• Written problem:
Please retype every one of the records below word for word, leaving out the pictures.

Excerpts from spatial question data
--
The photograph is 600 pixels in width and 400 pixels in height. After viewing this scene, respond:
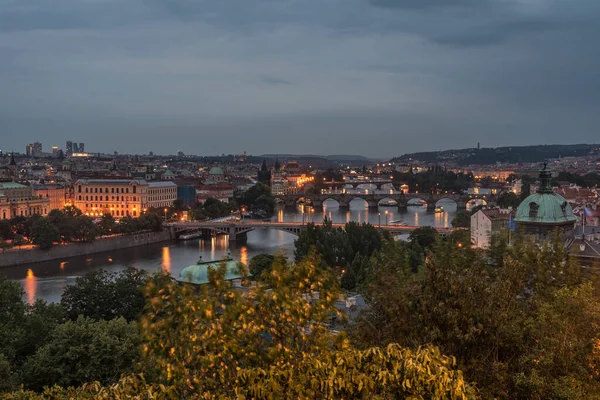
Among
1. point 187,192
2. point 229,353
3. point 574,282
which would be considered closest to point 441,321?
point 229,353

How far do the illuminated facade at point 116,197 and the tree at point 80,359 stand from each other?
3835cm

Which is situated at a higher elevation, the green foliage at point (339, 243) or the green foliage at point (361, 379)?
the green foliage at point (361, 379)

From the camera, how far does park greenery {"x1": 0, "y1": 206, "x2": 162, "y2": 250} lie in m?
28.9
--
• Answer for the task:
The photograph is 600 pixels in width and 400 pixels in height. After viewing this scene, respond:
Among
1. point 187,192
2. point 229,353
3. point 574,282
which would be considered closest to point 441,321?
point 229,353

How far do the illuminated facade at point 116,197 and the tree at point 80,359 stand from each other?
3835cm

Which is situated at a higher elevation, the green foliage at point (339, 243) or the green foliage at point (361, 379)?
the green foliage at point (361, 379)

From the camera, how far does park greenery {"x1": 0, "y1": 206, "x2": 162, "y2": 250} lie in m?
28.9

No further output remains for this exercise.